# READING TEXT
[start]
Wall Street Breakfast: The GDP Key

The GDP key

Investors looking for signs of how strong or weak the economy actually is will get no better data point than what’s set to be released this morning. The U.S. Commerce Department will publish its initial gross domestic product figure for the fourth quarter, which is expected to expand by a 2.6% annualized rate, slowing from the 3.2% pace recorded in Q3. Remember, that the U.S. already entered a technical recession in the first half of 2022, and many are quite worried that an actual recession could take place in 2023 – if the unemployment rate rises precipitously and the Fed isn’t able to pull off a soft landing.

Fragile or resilient? Data points have been all over the place in recent months, implying mixed signals about the economy and its various sectors. Retail sales have weakened and factory production has declined along with activity in the housing market. Other spending figures point to a strong consumer and slowing inflation, while the unemployment rate remains at record lows despite big layoffs in growth-oriented sectors like technology.

“Industrial production has been down for three months and capacity utilization has been down for eight months, signs that a recession is either here or very near,” writes SA contributor John Mason. “The variables tend to be biased toward the ‘real’ part of economic output, not taking in things like services, but they still tend to capture movements in the economy that are a little bit ahead of the more general changes that most people look at.” See the entire Seeking Alpha article here.
[end]
# RECORDED INFORMATION
[start]
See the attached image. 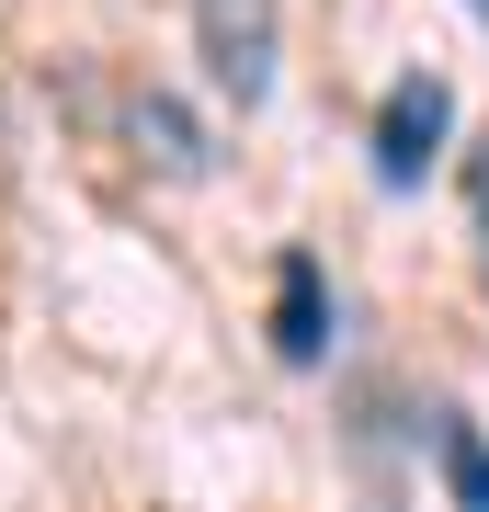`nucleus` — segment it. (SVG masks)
[end]
# GOALS
1. From the GDP article above, list every economic measure it describes as having weakened, declined, or been down.
2. Write the next part of the Wall Street Breakfast piece on the GDP report, picking up after its final sentence.

# TASK-BY-TASK OUTPUTS
1.
- Retail sales
- Factory production
- Activity in the housing market
- Industrial production (down for three months)
- Capacity utilization (down for eight months)

2.
Speaking of the economy: As the White House stares down a potential recession with limited fiscal options, President Biden is likely to highlight what the alternatives would be to his current economic policy. He’ll likely hone in on those today as he decries GOP proposals – like the national sales tax – in his first major economic speech of the year. When faced with recessions in the past, Democrats and Republicans have worked together on fiscal stimulus measures, like suspending the payroll tax or extending unemployment insurance, but that looks less likely this time around, especially as they spar over the debt ceiling.

Electrified outlook

Upbeat commentary from Elon Musk during Tesla’s (TSLA) Q4 earnings call helped shares soar 5.5% during Wednesday’s extended session. During the presentation, Musk offered his perspective on the state of the U.S. economy, autonomous driving and Tesla’s position as an AI company, but his most impactful statements pertained to production and sales outlooks for the full year (see the full transcript here). CFO Zachary Kirkhorn added that price cuts in the U.S. were pursued in light of tax regulations, not demand concerns. Cybertruck also remains on track to see production start later in the year from the Austin Gigafactory, while Tesla plans to share details on its next-generation vehicle at its upcoming Investor Day on March 1. (261 comments)

Trump is back

Meta Platforms (META) is reinstating former President Donald Trump’s accounts on Facebook and Instagram after a two-year suspension following the U.S. Capitol attack on Jan. 6, 2021. “The public should be able to hear what their politicians are saying – the good, the bad and the ugly – so that they can make informed choices at the ballot box,” said Nick Clegg, the company’s president of Global Affairs. Trump will still be subject to Community Standards like any other user, but will return with “new guardrails to deter repeat offenses” (Clegg discusses what the framework will look like here). Digital World Acquisition (DWAC), the blank-check company tied to Trump’s Truth Social media efforts, fell 2% in premarket trading on the news. (124 comments)

Are jets next?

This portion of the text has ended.